We especially need to be mindful of tech stresses involved with switching to online. Our students have not only had to learn new technologies, but getting the actual devices is also difficult for some. True inequalities are apparent. Some students can only use a phone to connect, some are without wifi, and many are without a video cam. In the webinar Digital Equity (a SIETAR/ Langara event), Dr. Suzanne Smythe recounted that the CTRC found that 31% of Canadians who earned less than $33,000 a year did not have access to the internet, and 37% did not have a working home computer. This includes many of our students.  I have to remind myself to assess English, not tech skills.  Being flexible helps. I give students multiple ways to submit assessments, such as sending videos via email or an app; I reset listening assessments if there are wifi interruptions and give extensions if possible. 

Learning Technology for Students with Disabilities

For students with disabilities, moving online can create even more difficulties with course materials and digital platforms. In another BC TEAL/SIETAR BC  self-studies webinar, Seeing Beyond Vision Loss, Anu Pala talked about students with vision loss navigating online platforms. Anu has complete vision loss, and due to this lived experience and her being tech savvy, she helps teachers and students learn what technology can be adapted. (Watch for Anu at our next BC TEAL conference!) 

Finding Joy

If you have not tweeted with #CdnELTchat you should! It is such a great platform for discussions about all things EAL and tech. While participating, I always feel inspired. Recently they had a twitter session on the stresses of teaching/learning online and we talked about finding joy in these difficult times. For me, teaching with my dog sleeping at my feet helps me to see some happiness in these times of the pandemic.

Surviving Covid

Acknowledging that we have extra stresses now, and being mindful of all our interactions, can build understanding. Let’s take a deep breath, be flexible and find joy as best we can.

Further Study

If you would like to take part in discussions on diversity and equity in the classroom,
come to the next BCTEAL/ SIETAR BC Self-Studies! 
Come tweet with #CdnELTchat.  


Smythe, S. (2020, April 21). Digital equity and community solidarity during and after COVID-19. Retrieved January 17, 2021, from

(n.d.). Retrieved from

Author Jen, & Jen. (2019, October 04). #CdnELTchat Summary for September 24, 2019 (Self-care for teachers). Retrieved January 17, 2021, from (n.d.). (n.d.). Retrieved from

Bio: Tanya has been teaching EAL for over 25 years and teaches in the Pathways program at VCC. She is a lifelong learner and has interests in Intercultural Communication, Anti-racism, and EAL Pedagogy. Tanya has a certificate in Intercultural Studies from UBC, is an IDI Qualified administrator and is a SIETAR BC board member. Tanya currently works and resides on the lands of the Tsleil-Waututh, Squamish and Stó:lō.

Putting it to You

What are you doing to make your new classroom work?
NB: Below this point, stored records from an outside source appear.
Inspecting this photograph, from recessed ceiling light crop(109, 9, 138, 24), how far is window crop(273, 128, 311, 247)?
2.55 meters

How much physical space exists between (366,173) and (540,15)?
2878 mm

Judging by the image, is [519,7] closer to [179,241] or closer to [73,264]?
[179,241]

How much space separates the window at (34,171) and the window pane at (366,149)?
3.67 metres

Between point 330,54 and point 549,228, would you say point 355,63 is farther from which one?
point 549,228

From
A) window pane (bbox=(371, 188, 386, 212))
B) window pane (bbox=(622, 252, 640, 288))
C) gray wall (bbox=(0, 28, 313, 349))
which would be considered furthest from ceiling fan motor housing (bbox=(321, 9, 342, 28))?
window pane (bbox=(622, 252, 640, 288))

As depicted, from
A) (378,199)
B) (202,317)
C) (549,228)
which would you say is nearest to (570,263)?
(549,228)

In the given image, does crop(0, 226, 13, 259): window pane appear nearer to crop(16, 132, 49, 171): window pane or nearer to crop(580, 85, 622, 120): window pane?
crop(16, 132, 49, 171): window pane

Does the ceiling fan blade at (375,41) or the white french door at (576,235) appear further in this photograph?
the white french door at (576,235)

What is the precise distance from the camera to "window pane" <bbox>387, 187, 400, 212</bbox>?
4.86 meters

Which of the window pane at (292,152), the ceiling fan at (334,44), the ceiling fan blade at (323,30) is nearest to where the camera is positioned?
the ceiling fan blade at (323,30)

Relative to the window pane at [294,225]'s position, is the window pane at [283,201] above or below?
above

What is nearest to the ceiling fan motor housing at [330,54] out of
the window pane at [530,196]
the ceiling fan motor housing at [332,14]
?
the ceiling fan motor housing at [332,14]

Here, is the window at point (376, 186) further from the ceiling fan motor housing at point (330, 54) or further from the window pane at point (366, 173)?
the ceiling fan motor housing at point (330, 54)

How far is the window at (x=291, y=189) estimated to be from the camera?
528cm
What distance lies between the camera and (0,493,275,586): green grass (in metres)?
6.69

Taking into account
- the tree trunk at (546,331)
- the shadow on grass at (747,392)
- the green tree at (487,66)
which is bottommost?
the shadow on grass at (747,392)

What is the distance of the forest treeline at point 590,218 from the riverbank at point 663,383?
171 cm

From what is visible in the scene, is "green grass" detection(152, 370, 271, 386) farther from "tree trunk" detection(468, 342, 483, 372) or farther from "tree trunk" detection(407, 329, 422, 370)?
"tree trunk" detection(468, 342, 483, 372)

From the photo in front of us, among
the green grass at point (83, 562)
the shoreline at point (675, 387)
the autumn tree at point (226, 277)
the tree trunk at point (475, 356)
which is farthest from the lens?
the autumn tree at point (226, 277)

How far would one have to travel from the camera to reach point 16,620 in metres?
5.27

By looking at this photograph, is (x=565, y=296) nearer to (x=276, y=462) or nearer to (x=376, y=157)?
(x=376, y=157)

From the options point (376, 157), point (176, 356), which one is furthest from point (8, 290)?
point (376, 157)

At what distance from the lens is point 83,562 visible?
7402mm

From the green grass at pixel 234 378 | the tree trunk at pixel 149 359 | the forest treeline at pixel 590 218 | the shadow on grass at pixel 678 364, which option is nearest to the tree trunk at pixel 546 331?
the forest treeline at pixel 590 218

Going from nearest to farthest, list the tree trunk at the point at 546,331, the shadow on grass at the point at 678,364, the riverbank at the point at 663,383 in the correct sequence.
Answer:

Share your ideas in the reply section below! 


Leveraging Technology to Provide Oral Feedback on Writing Assignments


By Nathan Hall

[This article was first printed in the Fall 2015 issue of TEAL News.]

A recent government survey in the UK on teacher workload found that marking took up the largest amount of an instructor’s time outside of the classroom. An ideal solution to this problem would be to reduce the amount of time it takes to comment on student work while increasing the quality and quantity of that feedback. For myself, the journey to solve this problem started while in my MA TESOL program. One of the instructors audio recorded his comments on our work one week when there were multiple assignments to mark. Surprisingly, I found the feedback much deeper and far more extensive than any of the written comments I had received in the course to that point. At that time, I was teaching a writing course and was getting a large amount of student work to mark, and I wondered if giving recorded oral feedback may be a solution. I set up a small test assignment where students wrote a simple two-paragraph reflection on a subject. They gave me their assignments on paper, which I read over and wrote numbers next to the areas I felt needed some work. I then audio recorded myself giving feedback on their writing by referencing the numbers written on their papers. I gave the assignments back to the students along with links to their audio recordings and sent them off to the computer lab. Arriving at the lab, I was surprised at how the students immediately grabbed a pen and took notes directly on their papers while listening to my comments. Most of the students listened to the comments more than once before rewriting their paragraphs based on the feedback.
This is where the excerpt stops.